Le notizie del sempre maggiore numero di famiglie alle prese col fine mese si misura anche nel mondo delle partite IVA, all’interno del quale vi sono soggetti che vorrebbero e potrebbero aderire alla eventuale proposta di concordato che sarà formulata perché oggi sono in grado di far fronte alle necessità di cassa corrente ma non sono ancora nella condizione di poter far fronte al 100 per cento degli impegni relativi al debito pregresso, pur ritenendo di averne il potenziale nel medio periodo.
Su questo punto ritengo che il Governo possa e debba fare un passo in più, non necessariamente nel contesto del Dlgs relativo al Concordato Preventivo Biennale ma penso, ad esempio, con la rivisitazione delle sanzioni tributarie, in particolare relativamente agli omessi e ritardati versamenti, come peraltro disposto dalla Delega Fiscale e che si spera venga posta in atto quanto prima con effetti anche sul pregresso non riscosso riducendone così il carico.

════════════════

§ Compito 1
Estragga l'intero brano sul concordato preventivo biennale e lo riporti senza alcuna modifica.

════════════════

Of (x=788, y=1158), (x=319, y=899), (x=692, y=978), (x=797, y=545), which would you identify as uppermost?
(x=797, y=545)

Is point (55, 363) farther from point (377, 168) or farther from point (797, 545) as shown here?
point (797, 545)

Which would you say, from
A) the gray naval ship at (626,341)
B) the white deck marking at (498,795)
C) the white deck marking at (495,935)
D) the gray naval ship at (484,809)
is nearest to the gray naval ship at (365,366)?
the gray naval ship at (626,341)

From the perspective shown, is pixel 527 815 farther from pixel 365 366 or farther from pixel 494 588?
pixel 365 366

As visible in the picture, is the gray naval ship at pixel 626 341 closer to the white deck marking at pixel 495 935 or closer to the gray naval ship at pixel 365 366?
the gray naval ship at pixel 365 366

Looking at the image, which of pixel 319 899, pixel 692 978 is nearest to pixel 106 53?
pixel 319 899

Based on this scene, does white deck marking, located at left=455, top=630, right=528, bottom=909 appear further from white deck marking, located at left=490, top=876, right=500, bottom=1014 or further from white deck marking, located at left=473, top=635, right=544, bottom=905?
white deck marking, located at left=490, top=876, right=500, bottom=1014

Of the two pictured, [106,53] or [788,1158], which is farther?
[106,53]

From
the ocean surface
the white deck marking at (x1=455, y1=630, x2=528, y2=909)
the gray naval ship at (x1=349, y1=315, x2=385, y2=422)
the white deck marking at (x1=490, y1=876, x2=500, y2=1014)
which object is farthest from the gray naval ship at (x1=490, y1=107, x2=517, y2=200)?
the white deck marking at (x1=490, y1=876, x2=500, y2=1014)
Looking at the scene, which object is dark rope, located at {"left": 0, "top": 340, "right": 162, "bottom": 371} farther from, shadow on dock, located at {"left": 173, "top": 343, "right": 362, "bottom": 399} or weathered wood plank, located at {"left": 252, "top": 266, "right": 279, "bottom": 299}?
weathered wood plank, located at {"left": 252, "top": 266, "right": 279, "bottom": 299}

════════════════

§ Compito 2
Copi fedelmente il tratto dei record che va dalla riga contenente "Looking at the scene, which" fino alla fine dei record, estremi inclusi.

§ Soluzione scritta 1
Le notizie del sempre maggiore numero di famiglie alle prese col fine mese si misura anche nel mondo delle partite IVA, all’interno del quale vi sono soggetti che vorrebbero e potrebbero aderire alla eventuale proposta di concordato che sarà formulata perché oggi sono in grado di far fronte alle necessità di cassa corrente ma non sono ancora nella condizione di poter far fronte al 100 per cento degli impegni relativi al debito pregresso, pur ritenendo di averne il potenziale nel medio periodo.
Su questo punto ritengo che il Governo possa e debba fare un passo in più, non necessariamente nel contesto del Dlgs relativo al Concordato Preventivo Biennale ma penso, ad esempio, con la rivisitazione delle sanzioni tributarie, in particolare relativamente agli omessi e ritardati versamenti, come peraltro disposto dalla Delega Fiscale e che si spera venga posta in atto quanto prima con effetti anche sul pregresso non riscosso riducendone così il carico.

§ Soluzione scritta 2
Looking at the scene, which object is dark rope, located at {"left": 0, "top": 340, "right": 162, "bottom": 371} farther from, shadow on dock, located at {"left": 173, "top": 343, "right": 362, "bottom": 399} or weathered wood plank, located at {"left": 252, "top": 266, "right": 279, "bottom": 299}?
weathered wood plank, located at {"left": 252, "top": 266, "right": 279, "bottom": 299}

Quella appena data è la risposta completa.